Un viejo artículo de Adela Cortina, sobre la ética de las profesiones, arenga que frente al “ethos burocrático” de quien se atiene al mínimo legal, se levante el «ethos profesional” de la excelencia, porque nuestro compromiso fundamental nos liga a las personas concretas, a las personas de carne y hueso, cuyo beneficio da sentido a cualquier actividad e institución social.
Aspirar a la excelencia, como abogados y servidores públicos, nos lleva a elevar la mirada al objetivo. Pero antes de emprender la cuesta, hay que otear al piso, para no tropezar en el primer paso. Tenemos que reconocer el punto de partida. Y hay hábitos que debemos cambiar. Hay conceptos que debemos incorporar. Estamos todos haciendo un esfuerzo para que el Cuerpo de Abogados del Estado tenga, en la práctica, el rol que le otorgan las normas. Involucrado y participativo. Proactivo. Defendiendo nuestro lugar en el extenso terreno del asesoramiento jurídico, incluso en las mesas de reunión, antesalas del dictamen, donde los abogados externos al Cuerpo pueden tener mayor predicamento y cercanía con quienes toman las decisiones. Es un espacio de confianza que se gana a fuerza de servicio: entregando trabajos correctamente realizados, en tiempo y en forma. Sin este producto, toda aspiración normativa sobre el rol del abogado del Estado camina por el desfiladero del desuetudo. Los hechos siempre tienden a imponerse sobre las normas.
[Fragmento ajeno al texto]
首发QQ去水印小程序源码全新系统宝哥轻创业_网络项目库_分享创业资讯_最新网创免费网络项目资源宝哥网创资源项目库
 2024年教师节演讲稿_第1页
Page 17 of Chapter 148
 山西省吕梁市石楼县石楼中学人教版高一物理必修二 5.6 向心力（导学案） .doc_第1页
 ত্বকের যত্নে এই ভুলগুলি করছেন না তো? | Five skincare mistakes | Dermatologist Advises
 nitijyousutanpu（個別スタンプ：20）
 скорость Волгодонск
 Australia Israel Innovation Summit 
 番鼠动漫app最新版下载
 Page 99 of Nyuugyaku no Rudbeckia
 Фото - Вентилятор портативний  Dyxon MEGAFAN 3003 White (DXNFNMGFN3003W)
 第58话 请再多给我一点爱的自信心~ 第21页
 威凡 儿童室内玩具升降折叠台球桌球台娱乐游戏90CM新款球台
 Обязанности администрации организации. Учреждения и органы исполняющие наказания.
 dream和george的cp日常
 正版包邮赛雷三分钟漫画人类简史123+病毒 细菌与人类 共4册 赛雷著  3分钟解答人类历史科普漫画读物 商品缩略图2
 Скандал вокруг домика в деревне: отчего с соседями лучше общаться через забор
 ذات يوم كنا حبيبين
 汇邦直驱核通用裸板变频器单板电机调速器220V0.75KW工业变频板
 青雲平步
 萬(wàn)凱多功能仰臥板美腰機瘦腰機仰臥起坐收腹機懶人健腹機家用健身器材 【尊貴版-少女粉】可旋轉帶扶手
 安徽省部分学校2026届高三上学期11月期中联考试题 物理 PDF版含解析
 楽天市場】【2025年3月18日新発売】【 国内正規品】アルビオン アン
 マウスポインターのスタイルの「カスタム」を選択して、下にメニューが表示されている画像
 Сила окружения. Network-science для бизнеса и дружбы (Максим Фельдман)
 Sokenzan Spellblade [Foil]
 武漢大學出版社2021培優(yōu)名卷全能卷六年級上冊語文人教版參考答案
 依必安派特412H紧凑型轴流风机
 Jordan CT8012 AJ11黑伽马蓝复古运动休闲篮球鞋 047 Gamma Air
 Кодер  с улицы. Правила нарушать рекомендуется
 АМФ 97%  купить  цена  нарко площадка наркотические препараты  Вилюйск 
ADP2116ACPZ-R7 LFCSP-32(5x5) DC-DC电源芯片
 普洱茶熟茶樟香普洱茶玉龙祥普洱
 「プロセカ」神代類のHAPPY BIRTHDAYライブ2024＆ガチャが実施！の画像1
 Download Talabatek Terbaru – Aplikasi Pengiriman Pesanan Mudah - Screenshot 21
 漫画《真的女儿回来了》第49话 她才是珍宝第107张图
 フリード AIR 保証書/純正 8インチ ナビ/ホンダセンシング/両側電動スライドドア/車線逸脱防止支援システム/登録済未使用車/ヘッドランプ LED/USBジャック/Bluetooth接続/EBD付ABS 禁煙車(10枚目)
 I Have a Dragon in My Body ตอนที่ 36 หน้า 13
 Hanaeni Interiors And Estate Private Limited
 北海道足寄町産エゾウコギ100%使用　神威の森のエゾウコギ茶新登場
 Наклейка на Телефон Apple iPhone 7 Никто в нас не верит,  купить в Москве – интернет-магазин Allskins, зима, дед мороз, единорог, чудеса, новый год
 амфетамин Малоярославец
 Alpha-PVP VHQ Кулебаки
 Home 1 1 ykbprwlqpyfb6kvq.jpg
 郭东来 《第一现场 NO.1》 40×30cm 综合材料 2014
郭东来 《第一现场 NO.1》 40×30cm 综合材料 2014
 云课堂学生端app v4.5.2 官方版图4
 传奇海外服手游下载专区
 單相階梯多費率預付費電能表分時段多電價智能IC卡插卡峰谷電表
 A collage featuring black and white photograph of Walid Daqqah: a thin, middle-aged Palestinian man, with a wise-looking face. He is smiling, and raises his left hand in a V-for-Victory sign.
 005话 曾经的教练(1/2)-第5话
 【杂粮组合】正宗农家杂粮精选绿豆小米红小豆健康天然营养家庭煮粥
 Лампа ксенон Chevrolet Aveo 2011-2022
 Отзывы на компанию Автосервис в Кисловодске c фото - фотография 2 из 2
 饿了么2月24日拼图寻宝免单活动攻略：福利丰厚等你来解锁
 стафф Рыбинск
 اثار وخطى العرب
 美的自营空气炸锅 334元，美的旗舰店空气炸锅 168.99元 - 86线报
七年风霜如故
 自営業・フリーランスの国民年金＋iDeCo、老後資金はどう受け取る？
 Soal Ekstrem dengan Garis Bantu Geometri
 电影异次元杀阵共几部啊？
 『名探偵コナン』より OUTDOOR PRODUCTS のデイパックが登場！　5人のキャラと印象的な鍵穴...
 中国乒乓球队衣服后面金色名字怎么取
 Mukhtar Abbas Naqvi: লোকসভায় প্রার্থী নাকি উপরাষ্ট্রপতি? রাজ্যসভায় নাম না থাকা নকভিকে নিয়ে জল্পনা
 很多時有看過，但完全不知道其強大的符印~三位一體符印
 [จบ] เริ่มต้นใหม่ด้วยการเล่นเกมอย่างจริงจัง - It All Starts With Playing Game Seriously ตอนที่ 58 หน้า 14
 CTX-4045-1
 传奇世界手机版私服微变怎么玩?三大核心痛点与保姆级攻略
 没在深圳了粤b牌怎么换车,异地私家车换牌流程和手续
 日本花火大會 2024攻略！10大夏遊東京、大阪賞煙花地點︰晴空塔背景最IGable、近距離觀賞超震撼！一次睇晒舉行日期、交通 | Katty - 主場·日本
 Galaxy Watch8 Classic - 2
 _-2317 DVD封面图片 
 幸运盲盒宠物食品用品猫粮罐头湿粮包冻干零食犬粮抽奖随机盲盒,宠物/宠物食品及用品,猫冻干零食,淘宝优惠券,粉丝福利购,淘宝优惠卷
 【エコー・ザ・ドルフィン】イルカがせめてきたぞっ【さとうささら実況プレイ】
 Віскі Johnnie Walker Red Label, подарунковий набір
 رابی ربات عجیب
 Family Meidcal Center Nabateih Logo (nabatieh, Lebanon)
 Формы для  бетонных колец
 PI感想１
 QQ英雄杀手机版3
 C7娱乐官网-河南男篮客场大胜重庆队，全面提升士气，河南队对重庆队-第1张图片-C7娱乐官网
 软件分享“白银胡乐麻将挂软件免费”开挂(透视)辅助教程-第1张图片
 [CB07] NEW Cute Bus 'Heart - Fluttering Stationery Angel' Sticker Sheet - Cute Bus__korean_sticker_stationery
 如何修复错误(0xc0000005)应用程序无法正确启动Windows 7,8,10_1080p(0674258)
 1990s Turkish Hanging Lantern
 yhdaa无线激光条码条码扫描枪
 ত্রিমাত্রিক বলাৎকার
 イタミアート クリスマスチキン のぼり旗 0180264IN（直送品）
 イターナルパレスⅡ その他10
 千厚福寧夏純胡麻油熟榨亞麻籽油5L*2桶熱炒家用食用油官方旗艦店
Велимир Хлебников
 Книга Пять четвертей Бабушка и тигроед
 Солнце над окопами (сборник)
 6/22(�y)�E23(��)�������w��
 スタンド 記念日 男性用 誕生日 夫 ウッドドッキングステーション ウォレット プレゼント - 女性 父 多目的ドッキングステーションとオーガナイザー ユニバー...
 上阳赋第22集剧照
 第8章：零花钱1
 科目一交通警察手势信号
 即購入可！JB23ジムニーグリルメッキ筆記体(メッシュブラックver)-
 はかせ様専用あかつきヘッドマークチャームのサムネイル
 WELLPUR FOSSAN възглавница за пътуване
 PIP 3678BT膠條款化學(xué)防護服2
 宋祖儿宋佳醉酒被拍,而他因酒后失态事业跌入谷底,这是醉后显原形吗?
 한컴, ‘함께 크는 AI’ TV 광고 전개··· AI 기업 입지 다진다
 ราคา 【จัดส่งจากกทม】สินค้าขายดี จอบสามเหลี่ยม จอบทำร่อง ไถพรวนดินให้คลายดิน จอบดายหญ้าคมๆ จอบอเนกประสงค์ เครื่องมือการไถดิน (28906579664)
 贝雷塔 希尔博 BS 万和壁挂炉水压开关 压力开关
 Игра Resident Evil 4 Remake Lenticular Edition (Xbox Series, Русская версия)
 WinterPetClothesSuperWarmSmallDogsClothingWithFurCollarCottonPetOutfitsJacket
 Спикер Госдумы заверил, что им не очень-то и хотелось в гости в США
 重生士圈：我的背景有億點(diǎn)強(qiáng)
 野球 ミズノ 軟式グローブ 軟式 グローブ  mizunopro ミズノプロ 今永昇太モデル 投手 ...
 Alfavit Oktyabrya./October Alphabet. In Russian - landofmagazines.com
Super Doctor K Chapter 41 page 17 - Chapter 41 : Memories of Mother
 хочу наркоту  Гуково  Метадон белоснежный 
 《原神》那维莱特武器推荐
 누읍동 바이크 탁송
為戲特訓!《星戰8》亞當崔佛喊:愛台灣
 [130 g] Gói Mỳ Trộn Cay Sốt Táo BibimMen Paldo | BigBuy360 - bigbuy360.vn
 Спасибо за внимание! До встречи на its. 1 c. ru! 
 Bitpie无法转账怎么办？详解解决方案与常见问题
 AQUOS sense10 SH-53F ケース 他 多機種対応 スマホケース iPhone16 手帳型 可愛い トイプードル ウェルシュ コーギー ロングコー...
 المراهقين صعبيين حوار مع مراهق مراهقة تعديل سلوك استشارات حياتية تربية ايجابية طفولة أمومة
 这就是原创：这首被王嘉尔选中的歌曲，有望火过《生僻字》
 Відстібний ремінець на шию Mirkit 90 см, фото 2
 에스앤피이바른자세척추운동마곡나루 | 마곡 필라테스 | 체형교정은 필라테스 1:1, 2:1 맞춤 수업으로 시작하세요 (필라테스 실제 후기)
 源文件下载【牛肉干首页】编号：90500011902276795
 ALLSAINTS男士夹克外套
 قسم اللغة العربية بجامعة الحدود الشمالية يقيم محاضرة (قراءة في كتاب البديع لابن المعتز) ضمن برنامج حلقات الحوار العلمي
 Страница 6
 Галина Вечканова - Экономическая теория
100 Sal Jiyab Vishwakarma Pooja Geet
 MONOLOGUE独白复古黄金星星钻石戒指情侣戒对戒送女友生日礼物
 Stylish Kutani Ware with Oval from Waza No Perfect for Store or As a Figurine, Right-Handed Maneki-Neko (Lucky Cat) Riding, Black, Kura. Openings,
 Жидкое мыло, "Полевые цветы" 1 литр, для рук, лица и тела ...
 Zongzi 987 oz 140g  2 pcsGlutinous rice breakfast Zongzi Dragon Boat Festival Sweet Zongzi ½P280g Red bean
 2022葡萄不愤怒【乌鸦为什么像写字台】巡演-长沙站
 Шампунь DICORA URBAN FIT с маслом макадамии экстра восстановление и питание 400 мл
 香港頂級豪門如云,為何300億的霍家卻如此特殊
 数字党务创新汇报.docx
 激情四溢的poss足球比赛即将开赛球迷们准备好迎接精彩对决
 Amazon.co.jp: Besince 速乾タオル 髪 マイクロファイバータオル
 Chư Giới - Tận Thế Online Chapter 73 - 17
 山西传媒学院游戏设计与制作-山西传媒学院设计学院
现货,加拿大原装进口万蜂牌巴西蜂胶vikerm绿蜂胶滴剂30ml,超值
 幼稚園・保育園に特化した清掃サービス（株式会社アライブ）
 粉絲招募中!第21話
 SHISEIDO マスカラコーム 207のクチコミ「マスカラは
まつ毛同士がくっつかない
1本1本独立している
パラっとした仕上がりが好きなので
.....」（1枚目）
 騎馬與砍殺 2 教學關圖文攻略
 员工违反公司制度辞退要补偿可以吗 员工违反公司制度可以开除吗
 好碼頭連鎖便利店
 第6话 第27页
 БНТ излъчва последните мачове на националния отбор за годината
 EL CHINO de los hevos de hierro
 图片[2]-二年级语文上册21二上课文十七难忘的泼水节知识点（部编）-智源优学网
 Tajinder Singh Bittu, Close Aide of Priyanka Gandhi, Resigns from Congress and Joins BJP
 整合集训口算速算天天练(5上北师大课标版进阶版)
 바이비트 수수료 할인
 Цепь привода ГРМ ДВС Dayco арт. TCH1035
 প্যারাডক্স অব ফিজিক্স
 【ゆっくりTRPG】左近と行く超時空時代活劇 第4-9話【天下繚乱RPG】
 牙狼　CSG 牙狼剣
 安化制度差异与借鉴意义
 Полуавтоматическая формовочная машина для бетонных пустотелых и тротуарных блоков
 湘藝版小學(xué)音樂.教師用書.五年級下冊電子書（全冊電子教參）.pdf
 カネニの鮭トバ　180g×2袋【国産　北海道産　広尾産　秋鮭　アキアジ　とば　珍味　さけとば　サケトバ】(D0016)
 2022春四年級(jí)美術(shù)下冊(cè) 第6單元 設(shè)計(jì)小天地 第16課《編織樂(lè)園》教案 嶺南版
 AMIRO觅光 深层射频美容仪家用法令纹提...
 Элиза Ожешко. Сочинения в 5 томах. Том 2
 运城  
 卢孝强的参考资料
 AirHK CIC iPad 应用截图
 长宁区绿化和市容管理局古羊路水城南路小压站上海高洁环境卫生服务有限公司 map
Lo interesante es que controlamos gran parte de ellos: somos responsables de nuestro esfuerzo y de nuestras conductas. Y podemos ir modificando algunos hábitos, como el de delegar la lapicera solicitando que los proyectos de los actos de alto contenido jurídico los redacten terceros. Otros hábitos deben abandonarse por completo: los conflictos de intereses deben siempre exteriorizarse para la mejor tutela del Estado Nacional. La vocación de un abogado del Estado, que actúa como servidor público, debe guiarlo para que en ningún momento sus intereses personales o los de un tercero primen sobre los que determinan su función. Debe incluso a cuidar las formas. La reputación y el decoro del Cuerpo nos obligan a domar la manera en que defendemos una opinión personal, para evitar un público destrato hacia las autoridades del Poder Judicial, contrapartes o funcionarios políticos, recordando que, como sostuvo Benjamin Franklin «lo que comienza en cólera termina en vergüenza“.
Nuestro rol como abogados del Estado, seamos jóvenes o experimentados, importa. Es relevante y es nuestra responsabilidad que esa relevancia se defienda y se haga notar. Aspiremos a la excelencia, tanto en las cosas simples como en las complejas, reconociendo que el esfuerzo no tiene sustituto (Thomas Edison).